> _Problem to solve_:
Print only the line with "By inspection, is" and the lines after it, ending with the last line of the material, each exactly as it stands.

>>>

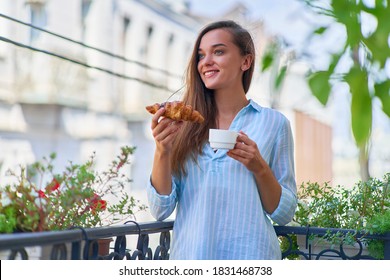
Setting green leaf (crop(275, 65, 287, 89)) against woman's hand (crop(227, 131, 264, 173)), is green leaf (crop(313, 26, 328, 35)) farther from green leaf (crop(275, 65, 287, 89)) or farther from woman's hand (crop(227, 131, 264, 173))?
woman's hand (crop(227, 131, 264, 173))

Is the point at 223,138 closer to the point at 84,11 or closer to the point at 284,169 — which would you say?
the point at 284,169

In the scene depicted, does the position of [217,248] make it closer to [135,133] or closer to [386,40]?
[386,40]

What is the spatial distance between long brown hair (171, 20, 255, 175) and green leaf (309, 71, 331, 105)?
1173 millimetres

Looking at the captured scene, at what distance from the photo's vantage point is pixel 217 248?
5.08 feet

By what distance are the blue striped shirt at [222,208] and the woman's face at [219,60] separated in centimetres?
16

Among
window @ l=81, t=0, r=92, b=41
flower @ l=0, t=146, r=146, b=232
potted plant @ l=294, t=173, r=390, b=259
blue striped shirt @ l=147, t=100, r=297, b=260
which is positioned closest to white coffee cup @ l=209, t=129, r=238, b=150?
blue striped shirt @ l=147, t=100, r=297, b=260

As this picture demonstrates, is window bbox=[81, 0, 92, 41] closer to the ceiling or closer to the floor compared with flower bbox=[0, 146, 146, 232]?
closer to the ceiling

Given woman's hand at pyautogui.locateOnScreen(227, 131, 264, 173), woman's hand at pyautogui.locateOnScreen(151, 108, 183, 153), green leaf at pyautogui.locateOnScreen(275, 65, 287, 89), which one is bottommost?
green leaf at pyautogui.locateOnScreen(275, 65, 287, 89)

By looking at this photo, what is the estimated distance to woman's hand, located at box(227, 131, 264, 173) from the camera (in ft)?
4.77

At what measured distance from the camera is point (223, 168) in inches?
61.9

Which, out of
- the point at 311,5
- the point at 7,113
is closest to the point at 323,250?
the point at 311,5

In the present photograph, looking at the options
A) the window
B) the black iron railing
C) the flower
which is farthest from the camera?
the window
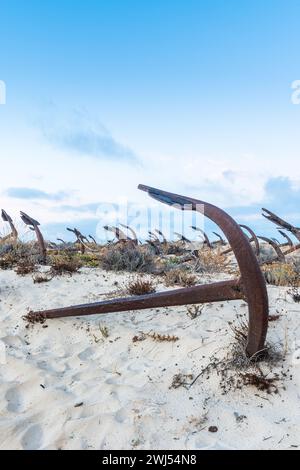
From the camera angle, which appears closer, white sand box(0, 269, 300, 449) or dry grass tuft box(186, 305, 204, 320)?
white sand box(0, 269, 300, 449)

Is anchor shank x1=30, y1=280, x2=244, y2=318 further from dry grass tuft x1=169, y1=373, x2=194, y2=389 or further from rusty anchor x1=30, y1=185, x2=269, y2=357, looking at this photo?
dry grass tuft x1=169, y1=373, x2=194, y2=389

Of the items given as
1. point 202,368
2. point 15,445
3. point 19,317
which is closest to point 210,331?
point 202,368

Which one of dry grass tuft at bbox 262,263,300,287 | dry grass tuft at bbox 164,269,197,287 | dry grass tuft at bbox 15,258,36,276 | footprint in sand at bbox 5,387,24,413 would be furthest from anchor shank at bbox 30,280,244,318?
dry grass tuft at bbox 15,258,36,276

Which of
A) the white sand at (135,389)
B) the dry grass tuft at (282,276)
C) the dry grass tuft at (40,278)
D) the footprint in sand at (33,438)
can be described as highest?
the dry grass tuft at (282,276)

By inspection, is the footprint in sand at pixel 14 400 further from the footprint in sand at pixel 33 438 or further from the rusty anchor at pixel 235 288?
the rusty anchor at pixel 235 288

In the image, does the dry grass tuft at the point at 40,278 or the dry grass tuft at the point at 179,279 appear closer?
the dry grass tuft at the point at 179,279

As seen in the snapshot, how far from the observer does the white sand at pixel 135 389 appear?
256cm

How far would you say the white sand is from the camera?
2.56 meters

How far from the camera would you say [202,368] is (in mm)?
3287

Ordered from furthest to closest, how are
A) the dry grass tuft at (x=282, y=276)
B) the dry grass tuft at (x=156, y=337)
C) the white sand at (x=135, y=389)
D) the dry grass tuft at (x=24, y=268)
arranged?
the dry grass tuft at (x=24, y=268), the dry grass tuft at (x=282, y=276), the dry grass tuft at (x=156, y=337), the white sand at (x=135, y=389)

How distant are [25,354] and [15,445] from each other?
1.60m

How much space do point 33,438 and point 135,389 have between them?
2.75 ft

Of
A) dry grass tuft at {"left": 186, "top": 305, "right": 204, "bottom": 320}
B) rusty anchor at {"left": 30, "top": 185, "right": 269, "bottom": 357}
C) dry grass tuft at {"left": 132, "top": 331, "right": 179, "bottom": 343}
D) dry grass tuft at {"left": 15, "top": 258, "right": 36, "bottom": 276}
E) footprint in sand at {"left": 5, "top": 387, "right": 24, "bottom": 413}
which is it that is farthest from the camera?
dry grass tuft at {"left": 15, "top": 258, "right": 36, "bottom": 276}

<<<

> _Exercise solution_:
By inspection, is the footprint in sand at pixel 14 400 further from the footprint in sand at pixel 33 438 or further from the rusty anchor at pixel 235 288?
the rusty anchor at pixel 235 288

In the image, does the dry grass tuft at the point at 40,278 or the dry grass tuft at the point at 179,279 appear closer?
the dry grass tuft at the point at 179,279

As seen in the snapshot, how far from the observer does the white sand at pixel 135 389 appear?
256cm

How far would you say the white sand is from the camera?
2.56 meters

How far from the camera would you say [202,368] is (in mm)?
3287

Ordered from furthest to closest, how are
A) the dry grass tuft at (x=282, y=276)
B) the dry grass tuft at (x=156, y=337)
C) the white sand at (x=135, y=389)
D) the dry grass tuft at (x=24, y=268)
arranged?
the dry grass tuft at (x=24, y=268), the dry grass tuft at (x=282, y=276), the dry grass tuft at (x=156, y=337), the white sand at (x=135, y=389)

How distant are [25,354] and [15,445] from each other?
1.60m

How much space do point 33,438 and point 135,389 have between them?
2.75 ft

Of
A) dry grass tuft at {"left": 186, "top": 305, "right": 204, "bottom": 320}
B) rusty anchor at {"left": 30, "top": 185, "right": 269, "bottom": 357}
C) dry grass tuft at {"left": 132, "top": 331, "right": 179, "bottom": 343}
D) dry grass tuft at {"left": 15, "top": 258, "right": 36, "bottom": 276}
E) footprint in sand at {"left": 5, "top": 387, "right": 24, "bottom": 413}
which is it that is farthest from the camera?
dry grass tuft at {"left": 15, "top": 258, "right": 36, "bottom": 276}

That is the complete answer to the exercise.